→ **やること**:
1: 年末年始についての文章にある「これは非常に豊かな経験でした。」という一文を英語に訳してください。
2: 年末年始についての文章の「年末の休みに入ってすぐに、例の「私が惹かれる二人」の対談本を読み始めました。」から「あるいは「これはすでに私の中にある」と峻別するような「作業」に近い気がします。」までを、「あるいは「これはすでに私の中にある」と峻別するような「作業」に近い気がします。」も含めて、一字も変えずにそのまま繰り返してください。

年末年始に

掲載日:2023.01.03


あけましておめでとうございます。

どのような年末年始を過ごされましたか?
私は望んだ通り、読書三昧で好きな時に好きなことをして過ごしました。

大晦日は寝る前に「明日の朝、6時頃に目が覚めて初詣に行ければいいな」と思いました。

すると、元旦、5時55分に目が覚めました。
朝のおつとめをし、猫たちの世話を終えて、
薄明りの中、初詣に行きました。
駐車場も余裕で止めることができ、静寂の中での初詣でした。
幸先の良いスタートと感じました。

年末の休みに入ってすぐに、例の「私が惹かれる二人」の対談本を読み始めました。
実は「対談」は少なく「往復書簡」といった部分が多かったのですが、
それがまた非常に良かったです。

普段仕事関係の本を読む時とは全く違った読書体験ができました。

仕事関係の本を読む時には、新しい知識や考え方などを「インストールする」
あるいは「これはすでに私の中にある」と峻別するような「作業」に近い気がします。

しかし今回の読書は、著者二人と「対話」をしているような体験でした。
これは非常に豊かな経験でした。

私がなぜ異分野のこの二人に惹かれたのかもわかりました。
私が他の人たちと共有することが難しいと感じていたことを
彼らとは共有できていると感じました。

→ **手元の情報**:
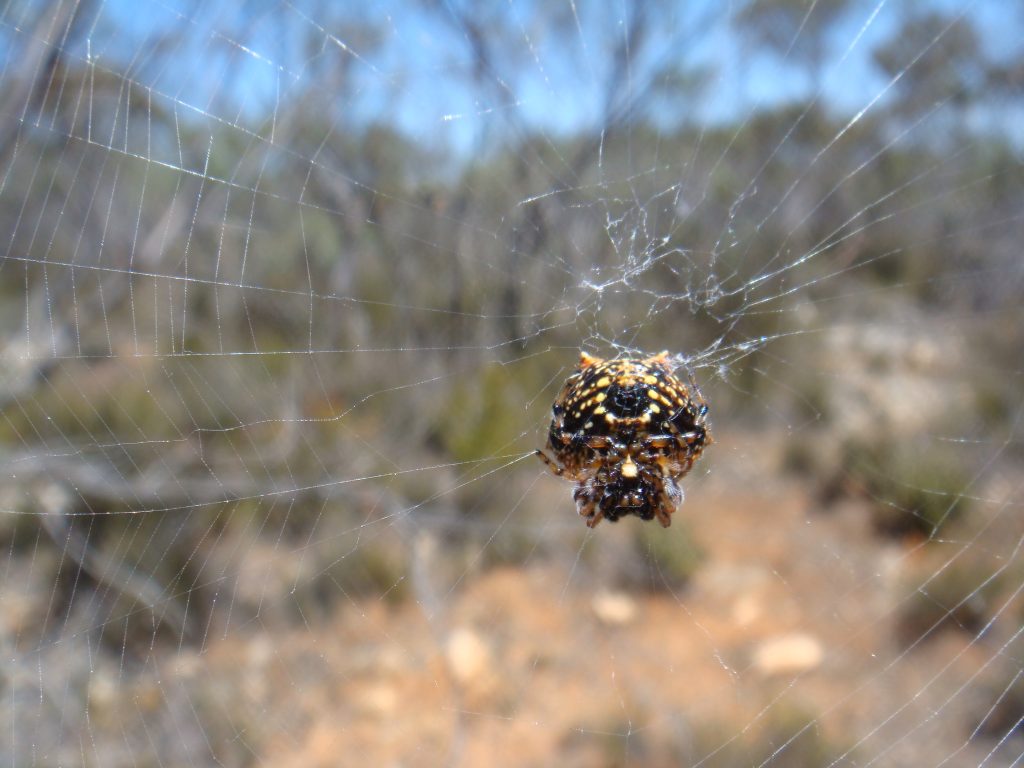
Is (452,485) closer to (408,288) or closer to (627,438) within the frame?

--

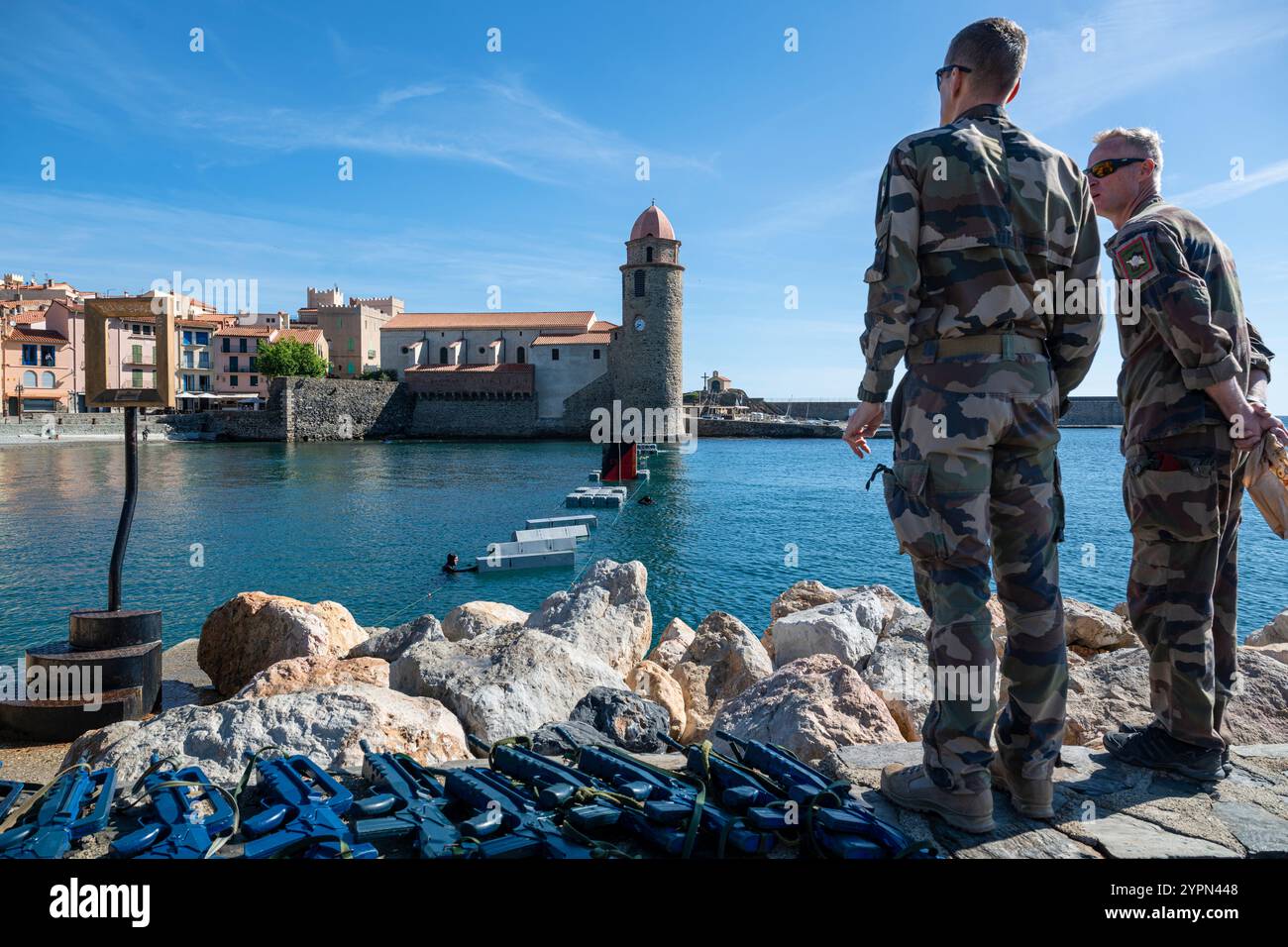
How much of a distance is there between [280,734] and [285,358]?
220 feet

→ **結果**:
1: This was an extremely rich experience.

2:
年末の休みに入ってすぐに、例の「私が惹かれる二人」の対談本を読み始めました。
実は「対談」は少なく「往復書簡」といった部分が多かったのですが、
それがまた非常に良かったです。

普段仕事関係の本を読む時とは全く違った読書体験ができました。

仕事関係の本を読む時には、新しい知識や考え方などを「インストールする」
あるいは「これはすでに私の中にある」と峻別するような「作業」に近い気がします。